Sans la bagnole, point de villes tentaculaires et de banlieues sordides s’étendant jusqu’à l’horizon. Point de travail exténuant des millions d’êtres entre un point où l’on est censé vivre sa vie d’homme ou de femme et celui où l’on vend sa force de travail. Sans elle, pas de ces milliers de routes et d’autoroutes qui morcellent le paysage à l’infini et rendent peu à peu impossibles les rencontres entre animaux de territoires différents. Pas de centres commerciaux criminogènes aux abords de ces pauvres assemblages qui ne rappellent la ville que pour mieux la ridiculiser. Pas d’entrée ni de sortie urbaines où la publicité fait le trottoir, chaque trottoir, tous ces trottoirs que personne n’arpente ni n’arpentera.

La voiture individuelle est une immense défaite de l’humanité. Une déroute de la beauté. Un déni de liberté et de mouvement, quelles que soient les apparences. La voiture tue davantage que des vies. Elle massacre la perspective, elle attaque jusqu’aux rêves d’avenir que nous pourrions avoir. Car en effet, même les yeux fermés, il me paraît impossible d’imaginer un futur désirable dans lequel la voiture automobile jouerait encore le premier rôle. Gaspillerait une notable fraction de nos revenus. Dilapiderait ce qui reste encore de pétrole dans les cuves de la planète. Moi, quand je rêve pour de bon, je songe au train.

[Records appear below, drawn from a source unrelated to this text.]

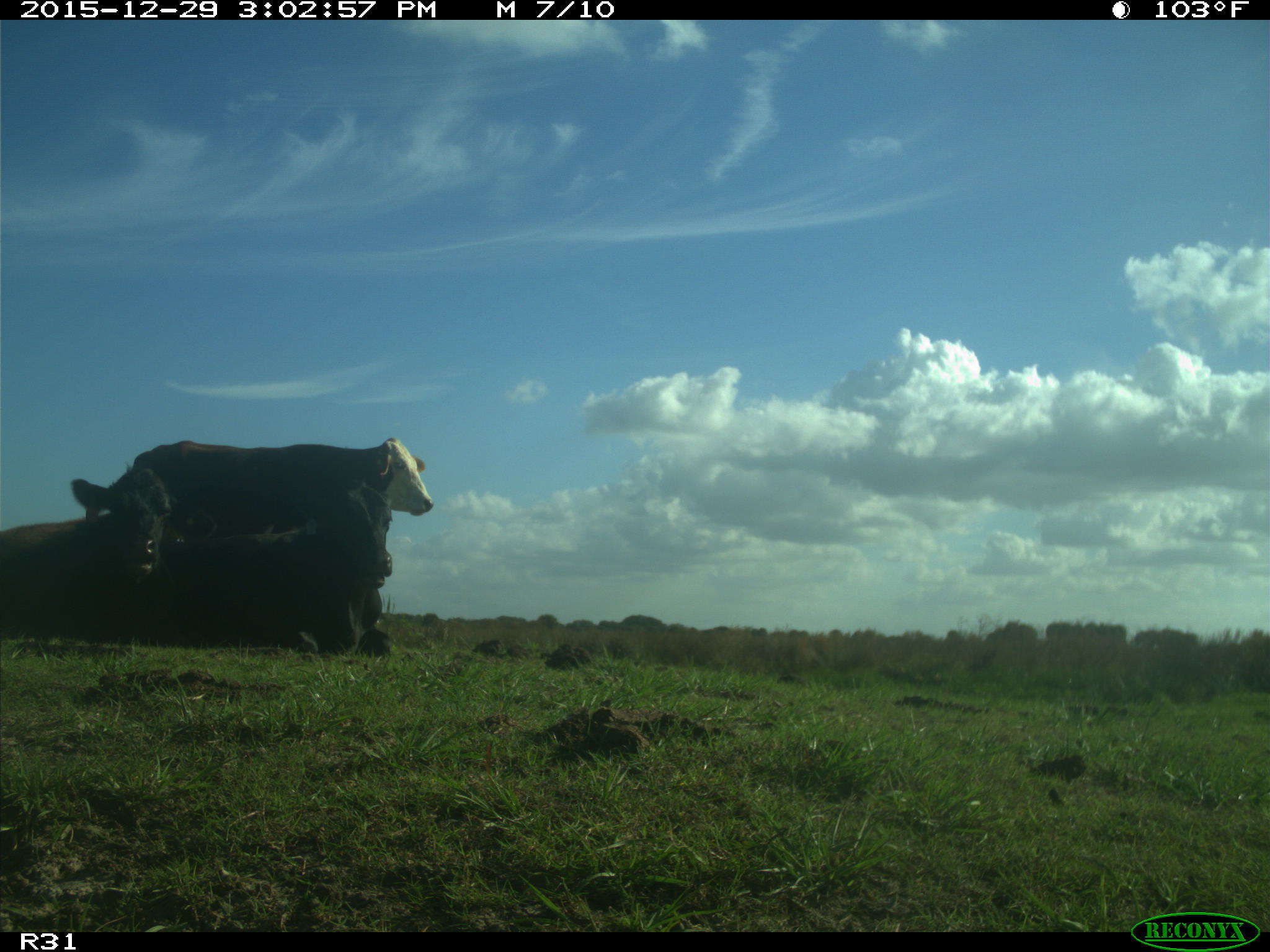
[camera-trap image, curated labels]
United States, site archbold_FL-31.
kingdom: Animalia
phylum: Chordata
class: Mammalia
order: Artiodactyla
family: Bovidae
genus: Bos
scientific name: Bos taurus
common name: domestic cow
Bos taurus (domestic cow).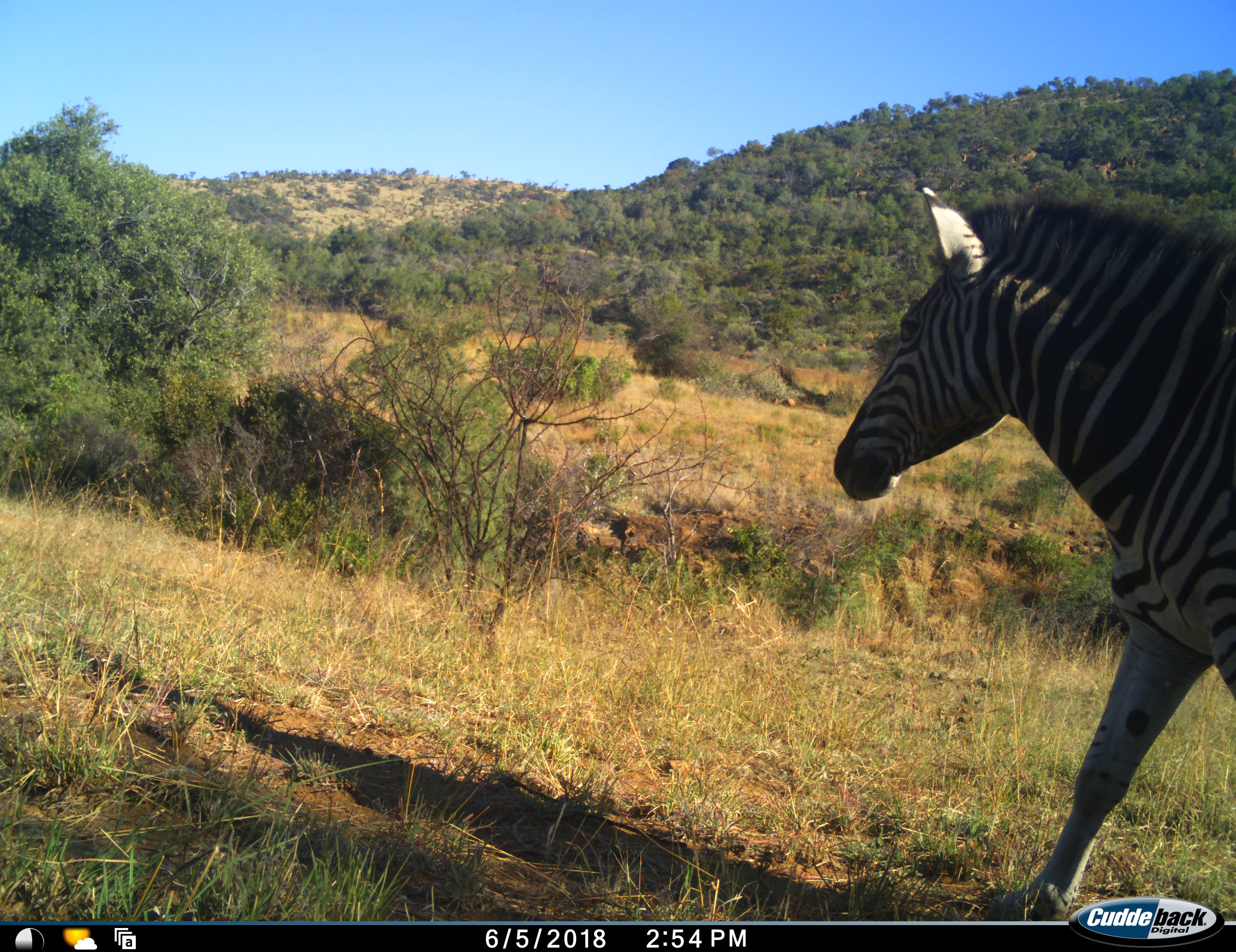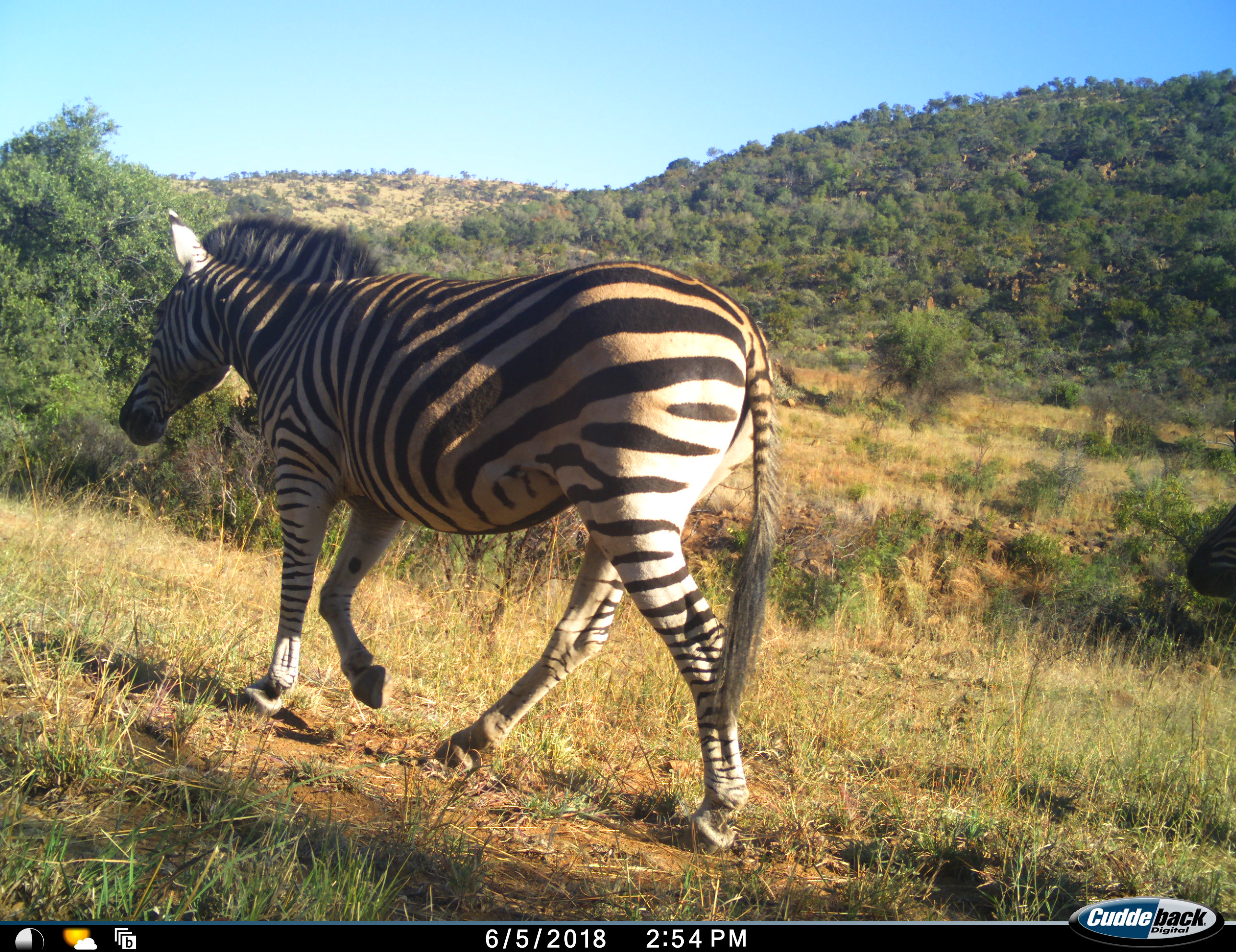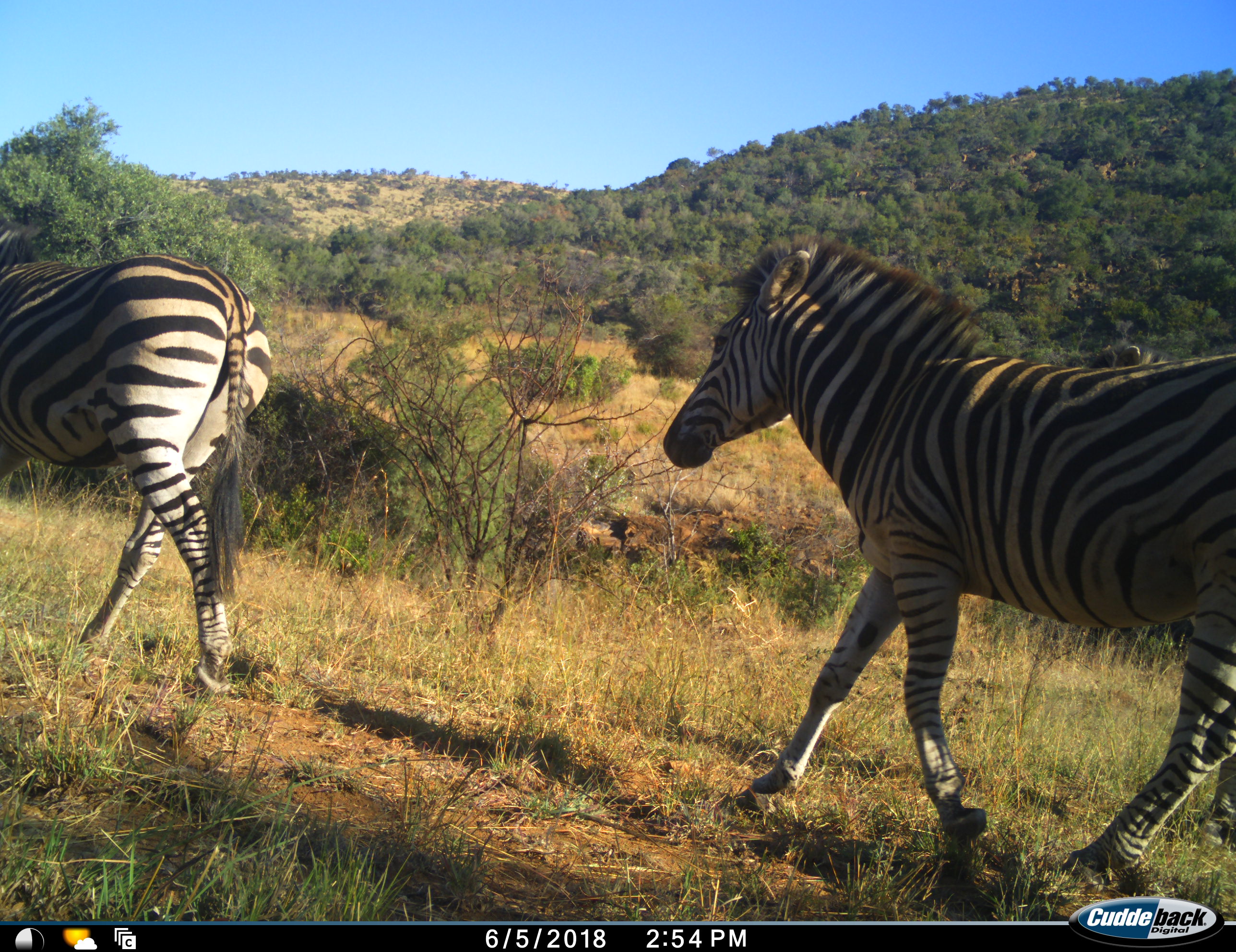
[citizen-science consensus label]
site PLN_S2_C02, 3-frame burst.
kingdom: Animalia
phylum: Chordata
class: Mammalia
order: Perissodactyla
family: Equidae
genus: Equus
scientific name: Equus quagga burchellii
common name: burchell's zebra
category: zebraburchells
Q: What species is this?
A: Zebraburchells (burchell's zebra) (Equus quagga burchellii).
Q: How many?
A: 2.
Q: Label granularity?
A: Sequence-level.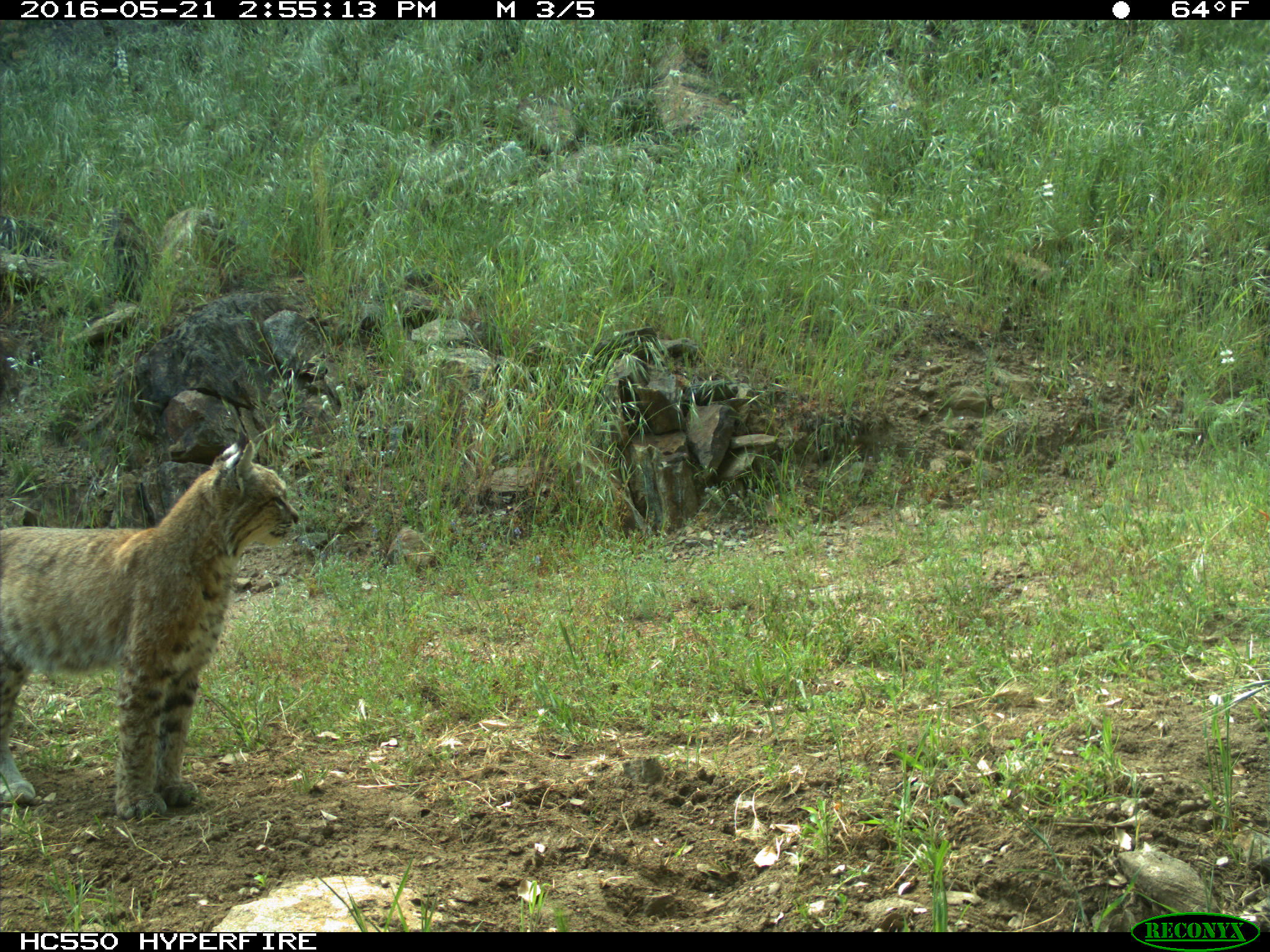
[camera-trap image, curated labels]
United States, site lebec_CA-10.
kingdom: Animalia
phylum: Chordata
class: Mammalia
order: Carnivora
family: Felidae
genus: Lynx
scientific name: Lynx rufus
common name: bobcat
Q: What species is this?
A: Lynx rufus (bobcat).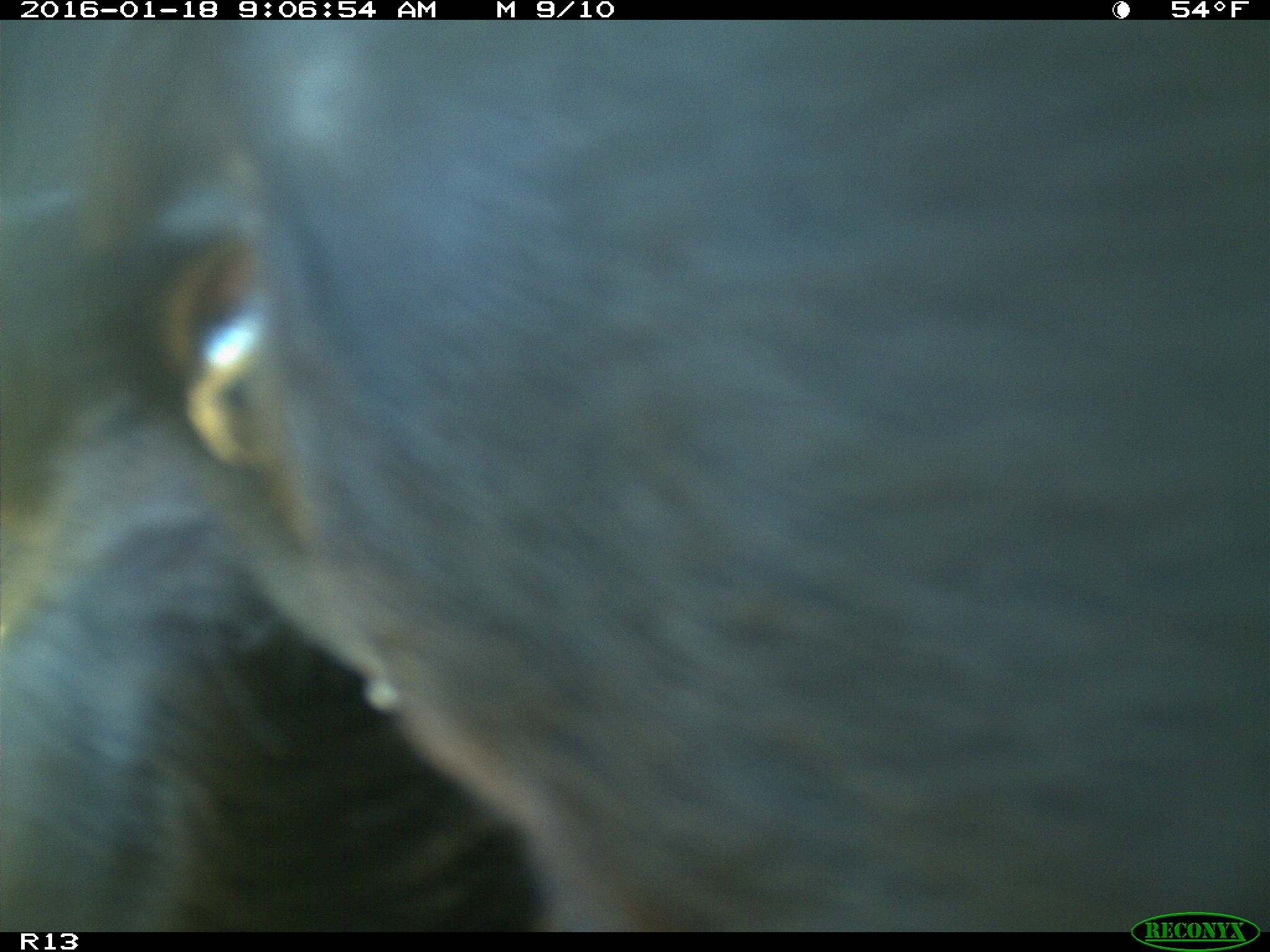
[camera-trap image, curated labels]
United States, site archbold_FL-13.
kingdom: Animalia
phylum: Chordata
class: Mammalia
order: Artiodactyla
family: Bovidae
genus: Bos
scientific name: Bos taurus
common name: domestic cow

Le train est la preuve indiscutable qu’une autre voie de transport était possible. Il fut un temps, proche encore, où une multitude de lignes, parfois microscopiques, sillonnaient le paysage. J’en connais personnellement trois. L’une, qui reliait jadis Audierne à Douarnenez, par le Goyen, un petit fleuve côtier. Il en est des traces, que j’admire à chaque passage. La deuxième part d’Alzon, dans le Gard, et monte – montait – sur le plateau du Larzac, et au-delà. La troisième, qu’on appelle la Petite ceinture, encerclait Paris. Elle a encore, en quelques lieux de la capitale, des fulgurances de ce passé si proche.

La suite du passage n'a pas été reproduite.